Exercise directions —
Your response should consist of the data that follows, repeated in full without alteration.

*** Opening of Information supplied ***

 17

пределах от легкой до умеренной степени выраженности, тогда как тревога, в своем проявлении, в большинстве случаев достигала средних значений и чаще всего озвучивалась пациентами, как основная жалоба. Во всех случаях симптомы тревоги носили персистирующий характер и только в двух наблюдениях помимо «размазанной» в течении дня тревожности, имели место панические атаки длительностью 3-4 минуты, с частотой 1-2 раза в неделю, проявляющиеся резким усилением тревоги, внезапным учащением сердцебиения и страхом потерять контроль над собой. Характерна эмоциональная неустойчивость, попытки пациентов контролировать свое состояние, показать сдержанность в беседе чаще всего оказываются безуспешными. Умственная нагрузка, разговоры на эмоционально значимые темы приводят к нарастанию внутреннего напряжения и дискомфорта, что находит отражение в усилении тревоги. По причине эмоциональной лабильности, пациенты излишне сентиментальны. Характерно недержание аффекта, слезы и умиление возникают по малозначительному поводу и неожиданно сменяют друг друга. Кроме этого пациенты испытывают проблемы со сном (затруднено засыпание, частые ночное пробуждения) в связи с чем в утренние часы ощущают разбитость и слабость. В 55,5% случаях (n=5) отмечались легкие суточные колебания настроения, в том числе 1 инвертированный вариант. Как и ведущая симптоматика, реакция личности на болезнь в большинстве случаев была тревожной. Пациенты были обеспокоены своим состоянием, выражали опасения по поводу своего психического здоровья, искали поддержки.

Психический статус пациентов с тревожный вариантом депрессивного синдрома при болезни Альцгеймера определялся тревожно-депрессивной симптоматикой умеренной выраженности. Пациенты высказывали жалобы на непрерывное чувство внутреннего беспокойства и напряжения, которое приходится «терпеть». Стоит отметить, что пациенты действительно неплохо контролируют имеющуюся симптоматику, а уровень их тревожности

*** Close of Information supplied ***

Answer space —
 17

пределах от легкой до умеренной степени выраженности, тогда как тревога, в своем проявлении, в большинстве случаев достигала средних значений и чаще всего озвучивалась пациентами, как основная жалоба. Во всех случаях симптомы тревоги носили персистирующий характер и только в двух наблюдениях помимо «размазанной» в течении дня тревожности, имели место панические атаки длительностью 3-4 минуты, с частотой 1-2 раза в неделю, проявляющиеся резким усилением тревоги, внезапным учащением сердцебиения и страхом потерять контроль над собой. Характерна эмоциональная неустойчивость, попытки пациентов контролировать свое состояние, показать сдержанность в беседе чаще всего оказываются безуспешными. Умственная нагрузка, разговоры на эмоционально значимые темы приводят к нарастанию внутреннего напряжения и дискомфорта, что находит отражение в усилении тревоги. По причине эмоциональной лабильности, пациенты излишне сентиментальны. Характерно недержание аффекта, слезы и умиление возникают по малозначительному поводу и неожиданно сменяют друг друга. Кроме этого пациенты испытывают проблемы со сном (затруднено засыпание, частые ночное пробуждения) в связи с чем в утренние часы ощущают разбитость и слабость. В 55,5% случаях (n=5) отмечались легкие суточные колебания настроения, в том числе 1 инвертированный вариант. Как и ведущая симптоматика, реакция личности на болезнь в большинстве случаев была тревожной. Пациенты были обеспокоены своим состоянием, выражали опасения по поводу своего психического здоровья, искали поддержки.

Психический статус пациентов с тревожный вариантом депрессивного синдрома при болезни Альцгеймера определялся тревожно-депрессивной симптоматикой умеренной выраженности. Пациенты высказывали жалобы на непрерывное чувство внутреннего беспокойства и напряжения, которое приходится «терпеть». Стоит отметить, что пациенты действительно неплохо контролируют имеющуюся симптоматику, а уровень их тревожности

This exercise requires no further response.